Textauszug.
---
In September 2011 sah ich bei einer Reportage über eine siegreiche Schlacht libyscher Rebellen gegen Gaddafis Truppen auf der Rückseite des Khakihemdes eines der Kämpfer die handgeschriebene Ankündigung: „Syria, we are coming“. Libyen war noch gar nicht „befreit“, Gaddafi noch nicht verstümmelt, und schon verkündete „man“ das nächste Betätigungsfeld: Syrien.
Zehntausende in aller Regel wenig gebildete und aus der Unterschicht stammende, teilweise bereits radikalislamisierte, teilweise für radikale Ideen und Verschwörungstheorien empfängliche Männer wurden massiv mit saudischen und katarischen Geldern und Waffen versorgt, um Gaddafi zu stürzen. Nachdem Natos Bombenkampagne den Hauptanteil am Sieg dieser Rebellen gesichert hatte konnte das neue, „befreite“ Libyen sich nicht leisten, dass Heerscharen bewaffneter und selbstbewusster Milizionäre ohne Disziplin und zentrale Kommandostrukturen, und vor allem ohne Gewaltausübungshemmungen im Land herumlaufen und die neue vom Westen installierte und hofierte Regierung in Bedrängnis bringen.
---
Datensatzauszug.
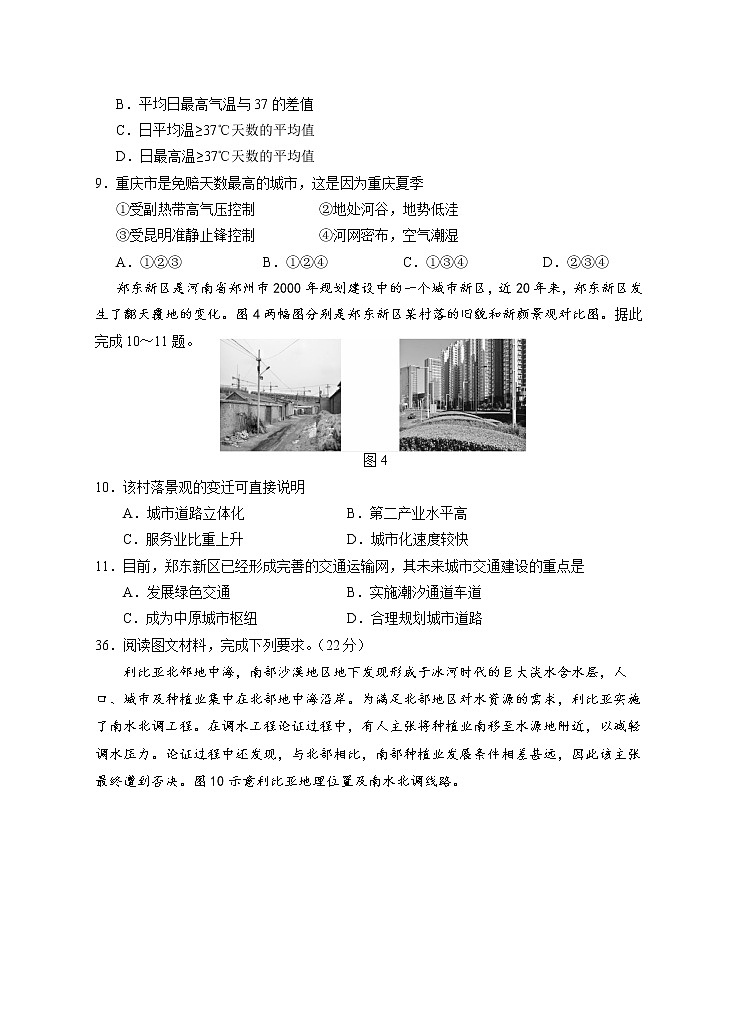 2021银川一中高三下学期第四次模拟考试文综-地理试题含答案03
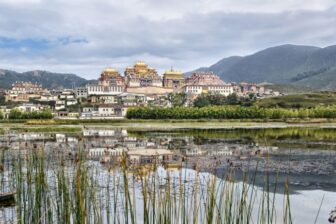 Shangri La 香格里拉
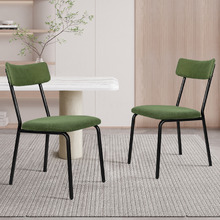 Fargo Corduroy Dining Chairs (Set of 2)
---
Schreibe den Abschnitt des Textauszugs über Libyen von „Zehntausende in aller“ bis „in Bedrängnis bringen.“ noch einmal ab und tausche dabei „Milizionäre“ gegen „Söldner“ aus.

Antwortfeld.
Zehntausende in aller Regel wenig gebildete und aus der Unterschicht stammende, teilweise bereits radikalislamisierte, teilweise für radikale Ideen und Verschwörungstheorien empfängliche Männer wurden massiv mit saudischen und katarischen Geldern und Waffen versorgt, um Gaddafi zu stürzen. Nachdem Natos Bombenkampagne den Hauptanteil am Sieg dieser Rebellen gesichert hatte konnte das neue, „befreite“ Libyen sich nicht leisten, dass Heerscharen bewaffneter und selbstbewusster Söldner ohne Disziplin und zentrale Kommandostrukturen, und vor allem ohne Gewaltausübungshemmungen im Land herumlaufen und die neue vom Westen installierte und hofierte Regierung in Bedrängnis bringen.